━━ PROVIDED INFORMATION
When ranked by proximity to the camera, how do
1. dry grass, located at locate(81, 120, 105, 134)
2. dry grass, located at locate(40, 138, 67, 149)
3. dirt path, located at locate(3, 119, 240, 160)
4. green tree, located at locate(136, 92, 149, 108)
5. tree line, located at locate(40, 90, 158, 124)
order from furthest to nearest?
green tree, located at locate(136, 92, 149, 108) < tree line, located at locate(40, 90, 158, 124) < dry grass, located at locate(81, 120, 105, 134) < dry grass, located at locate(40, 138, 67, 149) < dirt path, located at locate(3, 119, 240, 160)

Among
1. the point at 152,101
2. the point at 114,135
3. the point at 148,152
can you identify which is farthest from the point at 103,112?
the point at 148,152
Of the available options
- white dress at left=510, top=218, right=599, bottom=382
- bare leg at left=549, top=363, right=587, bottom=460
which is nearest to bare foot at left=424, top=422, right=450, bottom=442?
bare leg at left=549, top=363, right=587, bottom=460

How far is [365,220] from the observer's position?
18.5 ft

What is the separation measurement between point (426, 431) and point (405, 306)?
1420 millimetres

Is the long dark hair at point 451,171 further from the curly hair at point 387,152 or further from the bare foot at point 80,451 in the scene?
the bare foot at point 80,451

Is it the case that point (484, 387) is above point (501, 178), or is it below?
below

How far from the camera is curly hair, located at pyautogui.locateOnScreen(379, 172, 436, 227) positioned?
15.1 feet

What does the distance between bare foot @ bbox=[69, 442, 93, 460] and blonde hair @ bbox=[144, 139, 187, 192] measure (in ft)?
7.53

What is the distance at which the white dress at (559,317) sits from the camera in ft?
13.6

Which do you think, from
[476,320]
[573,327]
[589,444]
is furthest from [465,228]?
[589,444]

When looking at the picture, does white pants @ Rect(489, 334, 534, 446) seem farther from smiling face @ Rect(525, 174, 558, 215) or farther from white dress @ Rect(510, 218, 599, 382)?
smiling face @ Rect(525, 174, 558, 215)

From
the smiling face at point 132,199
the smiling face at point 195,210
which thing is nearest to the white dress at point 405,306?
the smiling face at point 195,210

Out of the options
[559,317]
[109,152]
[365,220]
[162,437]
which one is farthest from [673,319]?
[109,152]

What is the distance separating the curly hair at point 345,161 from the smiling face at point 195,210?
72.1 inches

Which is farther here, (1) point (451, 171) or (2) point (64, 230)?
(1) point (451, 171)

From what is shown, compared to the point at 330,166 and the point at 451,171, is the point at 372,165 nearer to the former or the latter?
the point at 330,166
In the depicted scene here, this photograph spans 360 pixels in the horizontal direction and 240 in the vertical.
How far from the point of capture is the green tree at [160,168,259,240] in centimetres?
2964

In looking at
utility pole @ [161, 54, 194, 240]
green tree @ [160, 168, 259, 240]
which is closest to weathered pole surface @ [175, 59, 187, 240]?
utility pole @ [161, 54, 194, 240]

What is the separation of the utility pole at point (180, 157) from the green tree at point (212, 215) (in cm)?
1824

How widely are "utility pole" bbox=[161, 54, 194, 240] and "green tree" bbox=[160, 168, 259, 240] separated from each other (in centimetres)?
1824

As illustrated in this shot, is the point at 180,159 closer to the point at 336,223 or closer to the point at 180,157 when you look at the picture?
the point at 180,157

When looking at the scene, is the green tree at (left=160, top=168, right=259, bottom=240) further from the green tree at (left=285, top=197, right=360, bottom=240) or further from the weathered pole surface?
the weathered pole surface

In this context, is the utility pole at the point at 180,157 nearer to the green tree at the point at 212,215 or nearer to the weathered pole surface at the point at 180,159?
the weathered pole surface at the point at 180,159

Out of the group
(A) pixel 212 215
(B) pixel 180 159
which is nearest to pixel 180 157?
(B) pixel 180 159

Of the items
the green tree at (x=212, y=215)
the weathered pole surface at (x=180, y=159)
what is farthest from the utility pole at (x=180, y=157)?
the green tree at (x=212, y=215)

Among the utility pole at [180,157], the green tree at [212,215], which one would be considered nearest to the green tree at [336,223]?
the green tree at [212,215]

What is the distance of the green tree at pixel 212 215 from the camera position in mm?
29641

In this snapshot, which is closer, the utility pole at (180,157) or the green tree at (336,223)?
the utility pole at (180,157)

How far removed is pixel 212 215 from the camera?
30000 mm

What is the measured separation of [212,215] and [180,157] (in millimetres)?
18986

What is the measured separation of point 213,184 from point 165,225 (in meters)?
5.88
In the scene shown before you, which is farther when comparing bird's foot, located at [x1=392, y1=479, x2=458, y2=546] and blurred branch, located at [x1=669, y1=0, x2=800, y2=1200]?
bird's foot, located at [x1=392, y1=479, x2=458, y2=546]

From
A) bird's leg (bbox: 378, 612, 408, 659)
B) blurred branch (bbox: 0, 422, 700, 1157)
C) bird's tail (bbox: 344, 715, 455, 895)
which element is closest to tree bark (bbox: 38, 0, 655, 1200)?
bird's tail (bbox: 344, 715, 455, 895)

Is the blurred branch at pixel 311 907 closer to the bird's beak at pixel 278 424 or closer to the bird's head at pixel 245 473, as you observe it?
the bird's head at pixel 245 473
━━━━
DIRECTION:
Please number each line of the data above as a list, beginning at the line that contains "When looking at the scene, is" and stopping after the last line of the data, with blank lines left out.

EXERCISE RESPONSE:
1. When looking at the scene, is the green tree at (left=160, top=168, right=259, bottom=240) further from the green tree at (left=285, top=197, right=360, bottom=240) or further from the weathered pole surface?
2. the weathered pole surface
3. In this context, is the utility pole at the point at 180,157 nearer to the green tree at the point at 212,215 or nearer to the weathered pole surface at the point at 180,159?
4. the weathered pole surface at the point at 180,159
5. Out of the group
6. (A) pixel 212 215
7. (B) pixel 180 159
8. which is nearest to pixel 180 157?
9. (B) pixel 180 159
10. Of the items
11. the green tree at (x=212, y=215)
12. the weathered pole surface at (x=180, y=159)
13. what is farthest from the utility pole at (x=180, y=157)?
14. the green tree at (x=212, y=215)
15. Among the utility pole at [180,157], the green tree at [212,215], which one would be considered nearest to the green tree at [336,223]?
16. the green tree at [212,215]
17. What is the distance of the green tree at pixel 212 215 from the camera position in mm?
18. 29641
19. In this snapshot, which is closer, the utility pole at (180,157) or the green tree at (336,223)?
20. the utility pole at (180,157)
21. How far removed is pixel 212 215 from the camera?
22. 30000 mm
23. What is the measured separation of [212,215] and [180,157] (in millimetres)?
24. 18986
25. What is the measured separation of point 213,184 from point 165,225 (in meters)?
26. 5.88
27. In the scene shown before you, which is farther when comparing bird's foot, located at [x1=392, y1=479, x2=458, y2=546] and blurred branch, located at [x1=669, y1=0, x2=800, y2=1200]?
28. bird's foot, located at [x1=392, y1=479, x2=458, y2=546]
29. From
30. A) bird's leg (bbox: 378, 612, 408, 659)
31. B) blurred branch (bbox: 0, 422, 700, 1157)
32. C) bird's tail (bbox: 344, 715, 455, 895)
33. which element is closest to tree bark (bbox: 38, 0, 655, 1200)?
34. bird's tail (bbox: 344, 715, 455, 895)
35. Is the blurred branch at pixel 311 907 closer to the bird's beak at pixel 278 424 or closer to the bird's head at pixel 245 473, as you observe it?
36. the bird's head at pixel 245 473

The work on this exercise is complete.